Depuis l’annonce de la victoire d’Ebrahim Raissi aux élections présidentielles en Iran, des appels ont été lancés pour qu’une enquête soit ouverte à son encontre pour les crimes qu’il a commis contre des opposants politiques lors du « massacre de 1988 ».

Et les Nations Unies ont pris une nouvelle position en menant une enquête indépendante sur le « massacre de 1988 » dont est accusé le nouveau président, Ebrahim Raissi.

Javed Rahman, l’enquêteur des Nations unies sur les droits de l’homme en Iran, a demandé une enquête indépendante sur l’exécution par l’État, en 1988, de milliers de prisonniers politiques et sur le rôle qu’y a joué le président extrémiste Ebrahim Raissi en tant que procureur adjoint de Téhéran à l’époque.

Reuters a cité « Rahman », qui a déclaré que son bureau avait recueilli des témoignages et des preuves au fil des ans dans cette affaire.

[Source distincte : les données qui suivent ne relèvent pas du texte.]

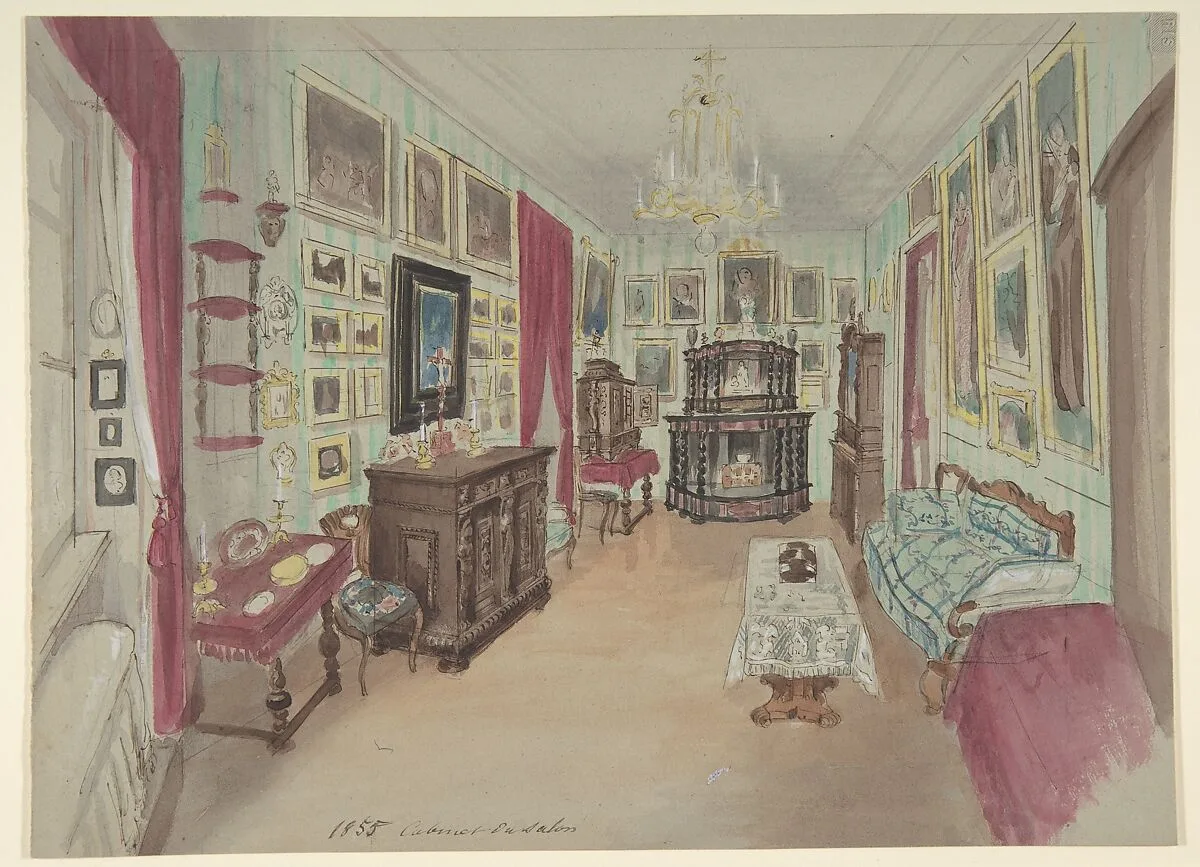 Drawing of an Interior: Cabinet du Salon — Anonymous, French, 19th century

Il a ajouté qu’il était prêt à les présenter si le Conseil des droits de l’homme des Nations unies ou tout autre organisme lançait une enquête impartiale.

Il s’est dit préoccupé par les informations faisant état de la destruction de « charniers » dans le cadre d’un plan d’extinction continu.

« Je pense que c’est le bon moment, et il est très important maintenant que M. Raidsi est devenu le président (élu) que nous commencions à enquêter sur ce qui s’est passé en 1988 et sur le rôle des individus », a déclaré Rahman, depuis Londres, où il enseigne le droit islamique et le droit international.

« Sinon, nous aurons de graves préoccupations concernant le président et le rôle, le rôle qu’il aurait joué dans ces exécutions. »

Les États-Unis ont imposé des sanctions à Raissi, en raison d’allégations américaines et d’accusations de militants quant à son implication en tant que l’un des quatre juges ayant supervisé les exécutions de 1988.

Amnesty International estime le nombre de personnes exécutées à environ 5 000, et a déclaré dans un rapport publié en 2018, que « le nombre réel pourrait être plus élevé. »

Il y a 32 ans, le régime iranien a commis le massacre de 1988 contre les éléments des Moudjahidines du peuple, puis a commencé à se débarrasser d’autres groupes politiques, mais il s’est accompagné d’une conspiration internationale de silence et de dissimulation.

Le régime de Wilayat al-Faqih a dissimulé la liste des personnes exécutées et les adresses de leurs tombes, et fermer les yeux sur ce crime a été un élément clé de la politique internationale d’apaisement.

Bien que les Nations unies se soient déclarées gravement préoccupées par la vague d’exécutions de prisonniers politiques en Iran de juillet à septembre 1988, le Conseil de sécurité n’a pas été saisi du dossier et aucune mesure n’a été prise par le Comité des droits de l’homme des Nations unies.

Après cette période, les experts des Nations Unies ont déclaré que le silence international de l’époque a conduit à « la tentation du régime au pouvoir en Iran de continuer à dissimuler le sort des victimes et de maintenir la stratégie de distorsion et de déni. »

En 1995, après 7 ans de campagne de l’opposition iranienne au niveau mondial, le régime a accepté la visite du rapporteur spécial des Nations unies sur l’Iran.

À l’époque, Massoud Radjavi, le chef de la Résistance iranienne, a demandé de répondre à 15 questions principales à ce sujet, notamment le nombre de personnes exécutées et le lieu de leur sépulture, mais ces questions sont restées sans réponse jusqu’à présent.

En décembre 2020, Maryam Radjavi, chef de l’opposition iranienne, a demandé la levée de l’immunité du guide suprême Ali Khamenei, du président Hassan Rouhani et d’autres dirigeants du régime iranien impliqués dans ce massacre, en plus d’Ebrahim Raissi, chef du pouvoir judiciaire, des chefs des services de renseignement, des commandants de la garde et de nombreux fonctionnaires et autres éléments du régime.